O filme ganhou uma atualidade assombrosa, é verdade, com os recentes eventos nos EUA. Mas nem por isso deixa de ter todos os defeitos mencionados acima. Pelo contrário, quando pensamos na intrincada rede midiática que cerca estes eventos, o filme chega a ser um sinistro "prelúdio" da enxurrada de idéias feitas e terrorismo emocional que atingiria o mundo a partir das redes de TV, jornais e afins. Como tem sido o caso em todas as instâncias desta cobertura, a realidade inclusive suplanta de tal forma que quase torna obsoleta a ficção.

O filme não começa mal, chega a ser intrigante ao propor uma associação entre a situação de um garoto que é constantemente maltratado por colegas maiores na escola, e um ex-terrorista perseguido pelo seu passado na forma de um "convite" de seu grupo para voltar à ativa. Embora possa parecer absurda numa leitura imediata, as chaves que relacionam opressão e medo de fato fazem sentido nestes casos. Só que já neste início começa-se a perceber as "sementes da derrota" do estilo do filme.
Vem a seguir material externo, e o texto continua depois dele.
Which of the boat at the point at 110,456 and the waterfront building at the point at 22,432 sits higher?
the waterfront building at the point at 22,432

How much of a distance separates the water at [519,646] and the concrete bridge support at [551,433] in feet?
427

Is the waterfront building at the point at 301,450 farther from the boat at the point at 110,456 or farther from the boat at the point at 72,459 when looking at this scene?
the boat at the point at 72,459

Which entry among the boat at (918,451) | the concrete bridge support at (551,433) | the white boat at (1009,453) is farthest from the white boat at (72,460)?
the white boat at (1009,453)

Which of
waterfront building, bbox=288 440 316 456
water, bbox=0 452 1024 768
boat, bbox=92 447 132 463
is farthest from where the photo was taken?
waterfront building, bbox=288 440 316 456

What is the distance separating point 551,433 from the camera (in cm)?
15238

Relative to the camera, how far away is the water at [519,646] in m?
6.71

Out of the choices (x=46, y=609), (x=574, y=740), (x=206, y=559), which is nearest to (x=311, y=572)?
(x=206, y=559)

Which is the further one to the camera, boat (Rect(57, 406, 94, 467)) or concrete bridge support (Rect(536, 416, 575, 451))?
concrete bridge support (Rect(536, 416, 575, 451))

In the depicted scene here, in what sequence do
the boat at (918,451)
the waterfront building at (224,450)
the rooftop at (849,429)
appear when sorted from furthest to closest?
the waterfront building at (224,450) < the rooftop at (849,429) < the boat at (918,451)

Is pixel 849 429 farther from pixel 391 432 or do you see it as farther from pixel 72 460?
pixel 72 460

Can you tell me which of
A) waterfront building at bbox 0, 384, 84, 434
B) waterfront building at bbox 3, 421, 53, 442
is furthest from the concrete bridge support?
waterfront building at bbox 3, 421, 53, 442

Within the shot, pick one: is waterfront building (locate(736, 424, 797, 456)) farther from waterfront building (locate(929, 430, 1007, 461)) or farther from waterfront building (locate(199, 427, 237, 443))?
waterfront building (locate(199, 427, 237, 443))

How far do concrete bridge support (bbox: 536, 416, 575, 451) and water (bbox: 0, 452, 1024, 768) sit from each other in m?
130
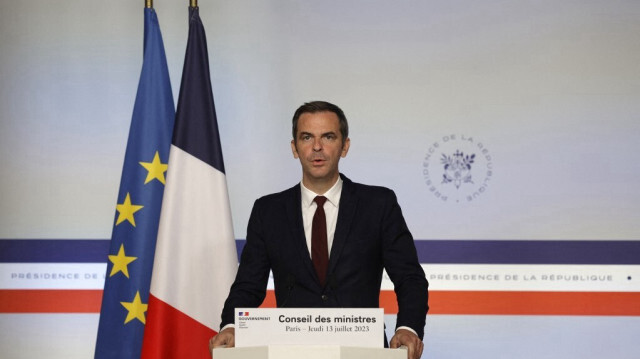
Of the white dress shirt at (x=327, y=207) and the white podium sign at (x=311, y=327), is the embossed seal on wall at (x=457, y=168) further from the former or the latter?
the white podium sign at (x=311, y=327)

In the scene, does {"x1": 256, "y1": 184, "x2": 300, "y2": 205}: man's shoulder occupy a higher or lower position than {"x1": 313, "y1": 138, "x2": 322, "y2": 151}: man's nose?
lower

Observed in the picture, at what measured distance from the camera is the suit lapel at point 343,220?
2.54 meters

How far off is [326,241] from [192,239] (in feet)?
4.37

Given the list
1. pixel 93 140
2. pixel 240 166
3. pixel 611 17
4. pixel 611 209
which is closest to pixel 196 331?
pixel 240 166

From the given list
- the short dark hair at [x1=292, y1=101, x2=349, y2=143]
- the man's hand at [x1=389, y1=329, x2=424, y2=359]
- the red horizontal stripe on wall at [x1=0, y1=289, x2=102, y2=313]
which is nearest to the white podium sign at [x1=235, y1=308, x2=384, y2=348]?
the man's hand at [x1=389, y1=329, x2=424, y2=359]

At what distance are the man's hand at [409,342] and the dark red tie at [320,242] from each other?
0.37 metres

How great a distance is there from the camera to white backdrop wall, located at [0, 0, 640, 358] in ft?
14.4

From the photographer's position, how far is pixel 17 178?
14.9 feet

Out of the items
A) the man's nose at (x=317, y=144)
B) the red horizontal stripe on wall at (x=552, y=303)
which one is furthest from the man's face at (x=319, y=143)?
the red horizontal stripe on wall at (x=552, y=303)

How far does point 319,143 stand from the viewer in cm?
257

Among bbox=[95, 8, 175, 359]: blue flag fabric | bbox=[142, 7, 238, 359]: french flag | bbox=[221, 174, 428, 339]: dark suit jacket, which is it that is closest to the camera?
bbox=[221, 174, 428, 339]: dark suit jacket

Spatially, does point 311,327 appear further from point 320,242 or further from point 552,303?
point 552,303

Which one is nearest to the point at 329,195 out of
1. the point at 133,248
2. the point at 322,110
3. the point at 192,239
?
the point at 322,110

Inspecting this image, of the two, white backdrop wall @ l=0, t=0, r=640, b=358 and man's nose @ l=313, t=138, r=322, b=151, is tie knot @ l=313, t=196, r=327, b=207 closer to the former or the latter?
man's nose @ l=313, t=138, r=322, b=151
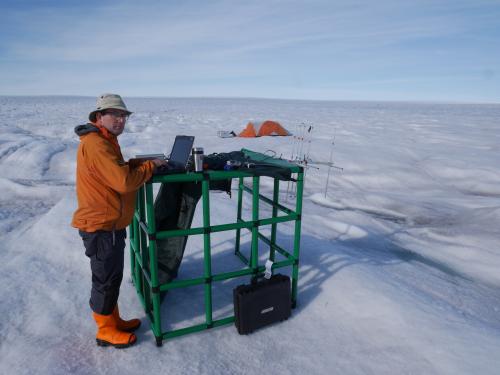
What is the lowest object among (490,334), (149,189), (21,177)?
(21,177)

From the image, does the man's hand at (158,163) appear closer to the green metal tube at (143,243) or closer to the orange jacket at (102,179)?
the orange jacket at (102,179)

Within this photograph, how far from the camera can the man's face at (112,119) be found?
8.27 ft

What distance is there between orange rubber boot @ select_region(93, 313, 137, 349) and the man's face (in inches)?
59.3

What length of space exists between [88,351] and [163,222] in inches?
47.6

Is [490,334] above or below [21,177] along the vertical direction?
above

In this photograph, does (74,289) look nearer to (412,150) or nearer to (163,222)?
(163,222)

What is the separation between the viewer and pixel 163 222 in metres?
3.27

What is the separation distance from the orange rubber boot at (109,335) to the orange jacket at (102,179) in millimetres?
792

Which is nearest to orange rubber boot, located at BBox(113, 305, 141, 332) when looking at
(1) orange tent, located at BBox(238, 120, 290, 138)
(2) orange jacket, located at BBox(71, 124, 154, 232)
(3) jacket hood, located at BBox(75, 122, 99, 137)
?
(2) orange jacket, located at BBox(71, 124, 154, 232)

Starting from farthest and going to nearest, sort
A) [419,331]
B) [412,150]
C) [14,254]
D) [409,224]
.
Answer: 1. [412,150]
2. [409,224]
3. [14,254]
4. [419,331]

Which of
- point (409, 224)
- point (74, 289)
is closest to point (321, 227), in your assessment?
point (409, 224)

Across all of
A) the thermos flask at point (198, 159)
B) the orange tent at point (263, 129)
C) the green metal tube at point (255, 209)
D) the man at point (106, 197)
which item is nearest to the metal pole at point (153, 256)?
the man at point (106, 197)

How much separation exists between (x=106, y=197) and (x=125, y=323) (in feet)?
3.97

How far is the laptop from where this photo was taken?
8.85 feet
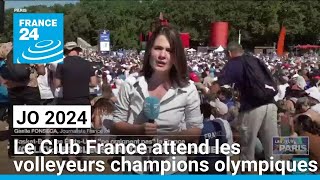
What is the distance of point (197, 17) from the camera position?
5391 millimetres

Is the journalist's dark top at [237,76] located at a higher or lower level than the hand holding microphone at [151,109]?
higher

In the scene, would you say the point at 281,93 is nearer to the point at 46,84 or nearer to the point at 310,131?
the point at 310,131

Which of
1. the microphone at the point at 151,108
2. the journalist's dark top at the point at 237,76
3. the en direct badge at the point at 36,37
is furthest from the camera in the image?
the journalist's dark top at the point at 237,76

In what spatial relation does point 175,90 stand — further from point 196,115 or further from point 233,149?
point 233,149

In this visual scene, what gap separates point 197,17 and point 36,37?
3.27 feet

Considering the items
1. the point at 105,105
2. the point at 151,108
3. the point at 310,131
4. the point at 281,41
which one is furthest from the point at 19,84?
the point at 310,131

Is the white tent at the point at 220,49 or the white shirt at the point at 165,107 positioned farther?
the white tent at the point at 220,49

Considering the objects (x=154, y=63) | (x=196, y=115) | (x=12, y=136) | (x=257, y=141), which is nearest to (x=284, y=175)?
(x=257, y=141)

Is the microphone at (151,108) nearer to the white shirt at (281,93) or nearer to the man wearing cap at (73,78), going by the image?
the man wearing cap at (73,78)

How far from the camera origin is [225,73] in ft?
17.5

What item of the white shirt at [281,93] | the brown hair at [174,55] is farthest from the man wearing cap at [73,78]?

Usando de uma trilha sonora abjeta na sua indução sentimental, e de uma filmagem eminentemente melodramática que tenta "iluminar" o espectador ao mesmo tempo que cegá-lo para sua racionalidade, o filme não aproveita o material que tem em mãos e logo cria uma série de caracterizações quase patéticas, em especial da "vovozinha má" que representa o grupo terrorista.
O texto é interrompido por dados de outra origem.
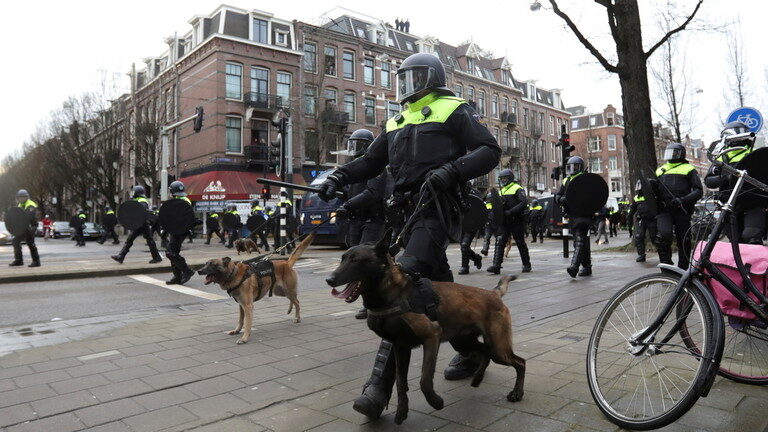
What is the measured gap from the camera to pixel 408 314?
2.50 metres

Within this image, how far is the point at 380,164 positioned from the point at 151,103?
1320 inches

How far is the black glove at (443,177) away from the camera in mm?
2885

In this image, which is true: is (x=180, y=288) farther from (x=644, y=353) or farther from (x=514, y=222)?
(x=644, y=353)

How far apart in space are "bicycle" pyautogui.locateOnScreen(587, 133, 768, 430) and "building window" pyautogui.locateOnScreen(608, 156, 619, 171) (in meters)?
72.4

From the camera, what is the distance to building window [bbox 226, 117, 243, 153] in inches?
1320

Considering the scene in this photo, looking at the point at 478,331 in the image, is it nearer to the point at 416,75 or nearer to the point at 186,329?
the point at 416,75

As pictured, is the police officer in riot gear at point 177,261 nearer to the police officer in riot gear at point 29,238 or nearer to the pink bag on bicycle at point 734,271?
the police officer in riot gear at point 29,238

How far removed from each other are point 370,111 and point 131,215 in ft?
99.2

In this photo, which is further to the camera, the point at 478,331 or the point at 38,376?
the point at 38,376

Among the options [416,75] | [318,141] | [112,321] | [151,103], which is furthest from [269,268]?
[151,103]

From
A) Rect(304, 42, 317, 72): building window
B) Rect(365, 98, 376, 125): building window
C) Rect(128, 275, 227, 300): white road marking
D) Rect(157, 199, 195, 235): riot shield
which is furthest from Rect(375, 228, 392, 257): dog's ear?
Rect(365, 98, 376, 125): building window

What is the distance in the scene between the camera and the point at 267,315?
6.22 metres

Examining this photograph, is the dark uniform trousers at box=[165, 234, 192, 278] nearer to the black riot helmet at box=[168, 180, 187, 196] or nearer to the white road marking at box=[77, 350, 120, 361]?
the black riot helmet at box=[168, 180, 187, 196]

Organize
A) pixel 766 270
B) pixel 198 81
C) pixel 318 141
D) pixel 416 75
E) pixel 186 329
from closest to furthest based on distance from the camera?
pixel 766 270
pixel 416 75
pixel 186 329
pixel 318 141
pixel 198 81
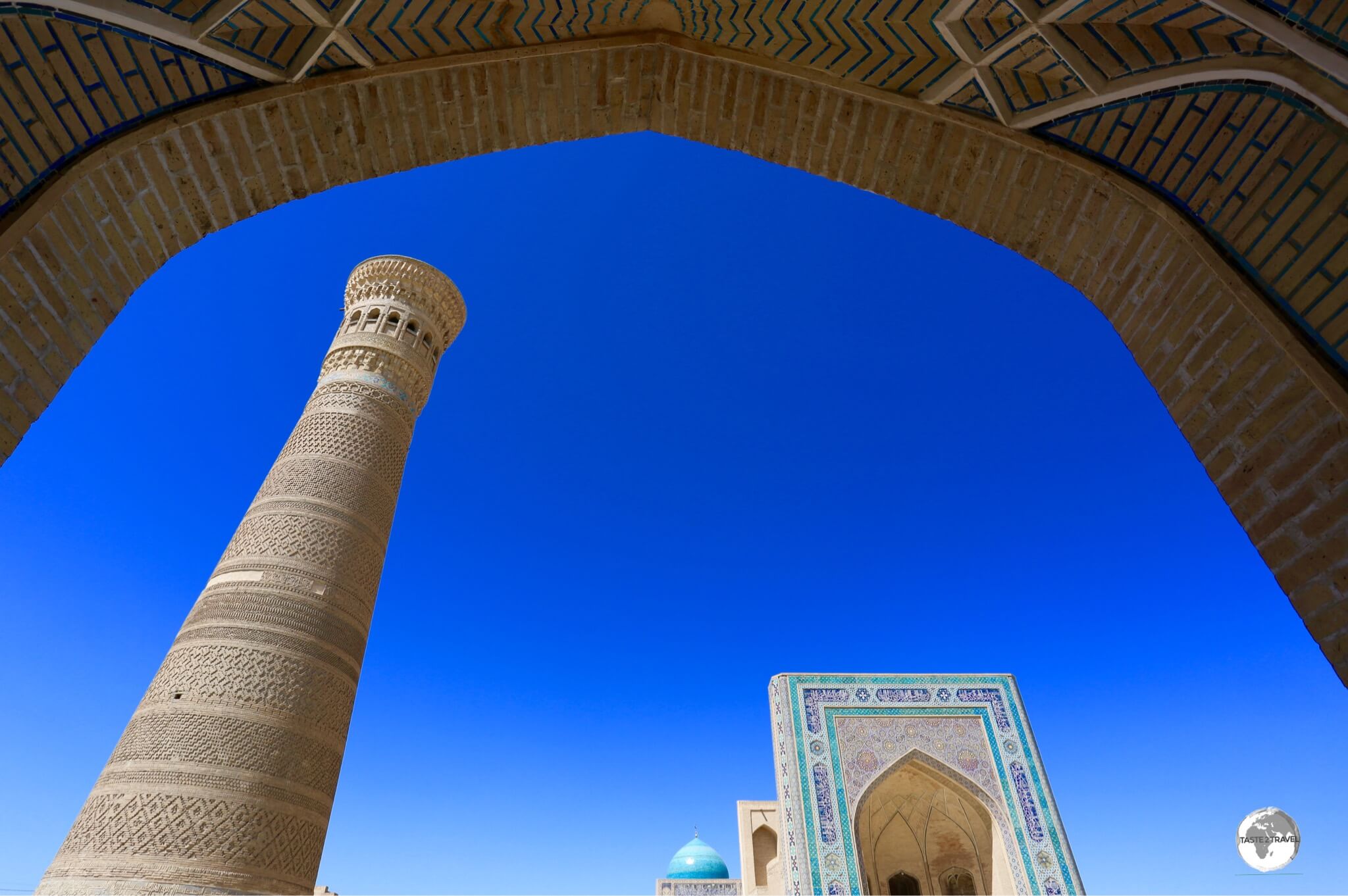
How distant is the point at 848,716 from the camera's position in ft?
32.7

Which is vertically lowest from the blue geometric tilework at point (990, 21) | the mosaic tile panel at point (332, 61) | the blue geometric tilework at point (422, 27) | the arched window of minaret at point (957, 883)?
the arched window of minaret at point (957, 883)

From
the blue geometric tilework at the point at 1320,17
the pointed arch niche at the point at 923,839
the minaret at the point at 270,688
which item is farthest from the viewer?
the pointed arch niche at the point at 923,839

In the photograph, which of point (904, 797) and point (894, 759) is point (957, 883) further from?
point (894, 759)

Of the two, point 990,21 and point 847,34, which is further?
point 847,34

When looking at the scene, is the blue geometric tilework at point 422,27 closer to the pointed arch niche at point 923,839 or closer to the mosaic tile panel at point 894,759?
the mosaic tile panel at point 894,759

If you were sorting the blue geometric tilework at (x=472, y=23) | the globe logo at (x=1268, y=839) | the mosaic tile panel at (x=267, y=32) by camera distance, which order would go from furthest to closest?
the globe logo at (x=1268, y=839)
the blue geometric tilework at (x=472, y=23)
the mosaic tile panel at (x=267, y=32)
Mas daí o filme só desanda, cada vez mais patinando no terreno perigoso da conclusão que seguidamente tenta provar que 2+2=5, juntando causas em prol de uma consequência que trata como natural quando é tudo menos isso. Em troca de sua tese (que nem mesmo se explica), o filme abre mão de toda e qualquer credibilidade. Quer dar conta de uma "realidade" a qual almeja, sem abrir mão de seus joguinhos de roteiro, suas viradas e clímaxes. É especialmente deplorável o jogo final de montagem paralela que une uma tentativa de assassinato a uma cerimônia de crisma. Ou ainda o grande "clipe" final, uma orgia de preconceitos e lavagem cerebral que mistura retrospecto dos "melhores momentos" do filme (absolutamente dispensável) com uma série de consequências de forma quase amoral. Um filme que faz você sentir-se mal ao final por mostrar como a manipulação emocional que se disfarça de verdade absolutamente nítida e um desejo obsessivo de retratar o problemático "mundo moderno" podem resultar em um coquetel explosivo de gosto muito amargo.